First published in Wisden Cricket Monthly, former Kent and England left-arm spinner, Min Patel, explains the tools any spinner needs to flourish in today’s game.
Patel took 589 first-class wickets for Kent, and played two Tests against India, the country of his birth, in 1996. After retiring in 2008 he is now on Kent’s coaching staff and contributes to the ECB’s Pathway programme as a specialist spin-bowling coach.
This article was first published in issue 17 of Wisden Cricket Monthly. Subscribe here
What makes a good left-arm spinner in the modern game?

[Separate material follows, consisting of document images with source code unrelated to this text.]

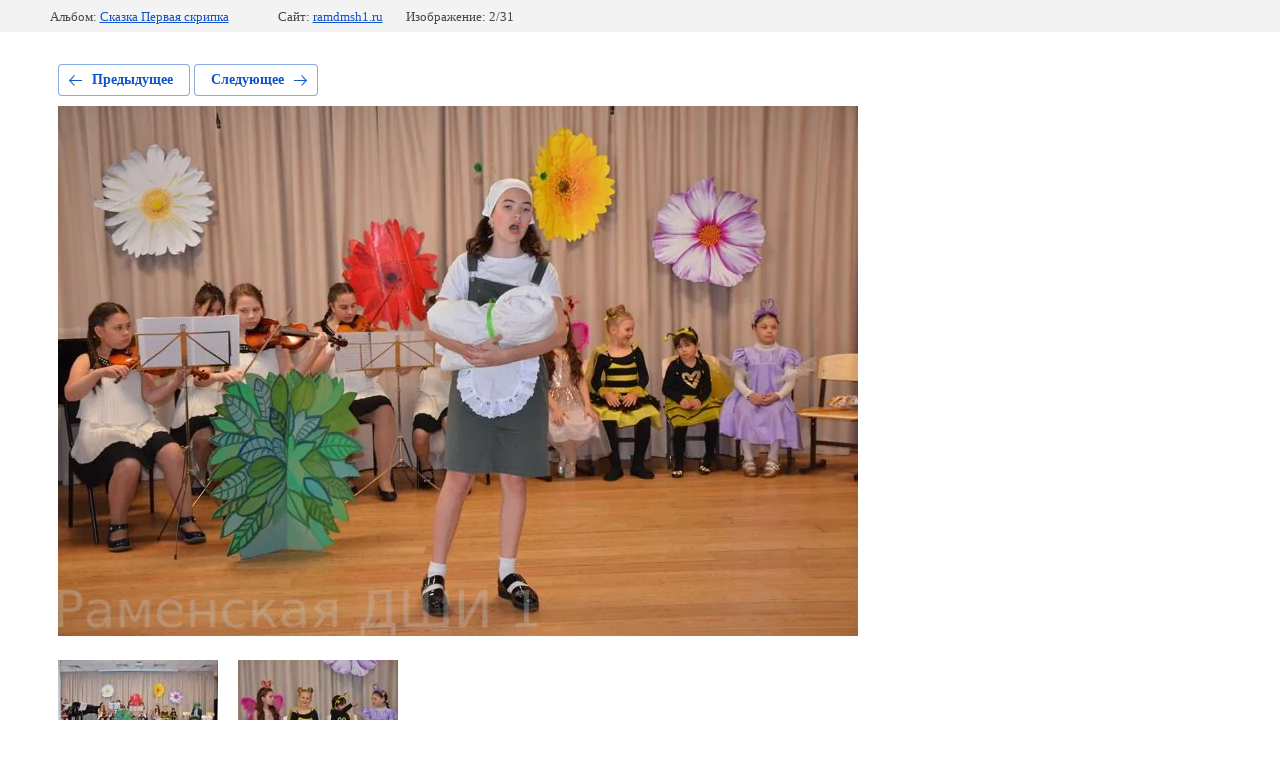

--- FILE ---
content_type: text/html; charset=utf-8
request_url: https://ramdmsh1.ru/fotogalereya-strunno-smychkovogo-otdela/photo/dsc_6390-kopiya
body_size: 2207
content:
			
	
	
	




	






	<!doctype html>
	<html lang="ru">
	<head>
		<meta charset="UTF-8">
		<meta name="robots" content="all"/>
		<title>DSC_6390 - копия</title>
		<meta http-equiv="Content-Type" content="text/html; charset=UTF-8" />
		<meta name="description" content="DSC_6390 - копия" />
		<meta name="keywords" content="DSC_6390 - копия" />
		<meta name="viewport" content="width=device-width, initial-scale=1.0, maximum-scale=1.0, user-scalable=no">
		<link rel='stylesheet' type='text/css' href='/shared/highslide-4.1.13/highslide.min.css'/>
<script type='text/javascript' src='/shared/highslide-4.1.13/highslide-full.packed.js'></script>
<script type='text/javascript'>
hs.graphicsDir = '/shared/highslide-4.1.13/graphics/';
hs.outlineType = null;
hs.showCredits = false;
hs.lang={cssDirection:'ltr',loadingText:'Загрузка...',loadingTitle:'Кликните чтобы отменить',focusTitle:'Нажмите чтобы перенести вперёд',fullExpandTitle:'Увеличить',fullExpandText:'Полноэкранный',previousText:'Предыдущий',previousTitle:'Назад (стрелка влево)',nextText:'Далее',nextTitle:'Далее (стрелка вправо)',moveTitle:'Передвинуть',moveText:'Передвинуть',closeText:'Закрыть',closeTitle:'Закрыть (Esc)',resizeTitle:'Восстановить размер',playText:'Слайд-шоу',playTitle:'Слайд-шоу (пробел)',pauseText:'Пауза',pauseTitle:'Приостановить слайд-шоу (пробел)',number:'Изображение %1/%2',restoreTitle:'Нажмите чтобы посмотреть картинку, используйте мышь для перетаскивания. Используйте клавиши вперёд и назад'};</script>

            <!-- 46b9544ffa2e5e73c3c971fe2ede35a5 -->
            <script src='/shared/s3/js/lang/ru.js'></script>
            <script src='/shared/s3/js/common.min.js'></script>
        <link rel='stylesheet' type='text/css' href='/shared/s3/css/calendar.css' /><link rel="icon" href="/favicon.ico" type="image/x-icon">

<!--s3_require-->
<link rel="stylesheet" href="/g/basestyle/1.0.1/gallery2/gallery2.css" type="text/css"/>
<link rel="stylesheet" href="/g/basestyle/1.0.1/gallery2/gallery2.blue.css" type="text/css"/>
<script type="text/javascript" src="/g/basestyle/1.0.1/gallery2/gallery2.js" async></script>
<!--/s3_require-->

	</head>
	<body>
		<div class="g-page g-page-gallery2 g-page-gallery2--photo">

		
		
			<div class="g-panel g-panel--fill g-panel--no-rounded g-panel--fixed-top">
	<div class="g-gallery2-info ">
					<div class="g-gallery2-info__item">
				<div class="g-gallery2-info__item-label">Альбом:</div>
				<a href="/fotogalereya-strunno-smychkovogo-otdela/album/skazka-pervaya-skripka-1" class="g-gallery2-info__item-value">Сказка Первая скрипка</a>
			</div>
				<div class="g-gallery2-info__item">
			<div class="g-gallery2-info__item-label">Сайт:</div>
			<a href="//ramdmsh1.ru" class="g-gallery2-info__item-value">ramdmsh1.ru</a>

			<div class="g-gallery2-info__item-label">Изображение: 2/31</div>
		</div>
	</div>
</div>
			<h1></h1>
			
										
										
			
			
			<a href="/fotogalereya-strunno-smychkovogo-otdela/photo/dsc_6323" class="g-button g-button--invert g-button--arr-left">Предыдущее</a>
			<a href="/fotogalereya-strunno-smychkovogo-otdela/photo/dsc_6393-kopiya" class="g-button g-button--invert g-button--arr-right">Следующее</a>

			
			<div class="g-gallery2-preview ">
	<img src="/thumb/2/cvOol8pqZLw1UZ-1qj4AHw/800r600/d/dsc_6390_kopiya.jpg">
</div>

			
			<a href="/fotogalereya-strunno-smychkovogo-otdela/photo/dsc_6323" class="g-gallery2-thumb g-gallery2-thumb--prev">
	<span class="g-gallery2-thumb__image"><img src="/thumb/2/7KSUOACfQORq-1f-U4u6kg/160r120/d/dsc_6323.jpg"></span>
	<span class="g-link g-link--arr-left">Предыдущее</span>
</a>
			
			<a href="/fotogalereya-strunno-smychkovogo-otdela/photo/dsc_6393-kopiya" class="g-gallery2-thumb g-gallery2-thumb--next">
	<span class="g-gallery2-thumb__image"><img src="/thumb/2/krbABuFE0zlnWP4St7Lbug/160r120/d/dsc_6393_kopiya.jpg"></span>
	<span class="g-link g-link--arr-right">Следующее</span>
</a>
			
			<div class="g-line"><a href="/fotogalereya-strunno-smychkovogo-otdela/album/skazka-pervaya-skripka-1" class="g-button g-button--invert">Вернуться в галерею</a></div>

		
			</div>

	
<!-- assets.bottom -->
<!-- </noscript></script></style> -->
<script src="/my/s3/js/site.min.js?1768462484" ></script>
<script src="https://cp.onicon.ru/loader/5438d17472d22ccd16000033.js" data-auto async></script>
<script >/*<![CDATA[*/
var megacounter_key="0de4ab6770ecc9577bd5f4ab667f35c9";
(function(d){
    var s = d.createElement("script");
    s.src = "//counter.megagroup.ru/loader.js?"+new Date().getTime();
    s.async = true;
    d.getElementsByTagName("head")[0].appendChild(s);
})(document);
/*]]>*/</script>
<script >/*<![CDATA[*/
$ite.start({"sid":841834,"vid":845720,"aid":980149,"stid":4,"cp":21,"active":true,"domain":"ramdmsh1.ru","lang":"ru","trusted":false,"debug":false,"captcha":3,"onetap":[{"provider":"vkontakte","provider_id":"51973288","code_verifier":"Yx2WWY3mMYzDZcJjN2UQNNNEWYDFIO5E0DRE1k2kDZw"}]});
/*]]>*/</script>
<!-- /assets.bottom -->
</body>
	</html>


--- FILE ---
content_type: text/javascript
request_url: https://counter.megagroup.ru/0de4ab6770ecc9577bd5f4ab667f35c9.js?r=&s=1280*720*24&u=https%3A%2F%2Framdmsh1.ru%2Ffotogalereya-strunno-smychkovogo-otdela%2Fphoto%2Fdsc_6390-kopiya&t=DSC_6390%20-%20%D0%BA%D0%BE%D0%BF%D0%B8%D1%8F&fv=0,0&en=1&rld=0&fr=0&callback=_sntnl1768595974592&1768595974592
body_size: 85
content:
//:1
_sntnl1768595974592({date:"Fri, 16 Jan 2026 20:39:34 GMT", res:"1"})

Looking at the different styles you’re getting now, the best left-arm spinners are the ones threatening the outside edge in first-class cricket and keeping the stumps in play in white-ball cricket. The ability to spin it is still paramount, of course. I’ve seen a lot of the younger generation tending to threaten the inside edge more. It comes from the sheer volume of one-day cricket they’re playing.
Are the requirements of bowling spin in one-day cricket really so different from first-class cricket?
The dynamics are very different. In one-day cricket you have 10 overs and they’re coming at you, so you want to keep the stumps in play, knowing that if they make a mistake, then you get rewards. Similarly in T20, you don’t want batsmen to get under the ball, so you might go full and straight. But then when you’ve got a fourth-day wicket in first-class cricket, you want to be threatening both edges of the bat. The white-ball format doesn’t need as much craft.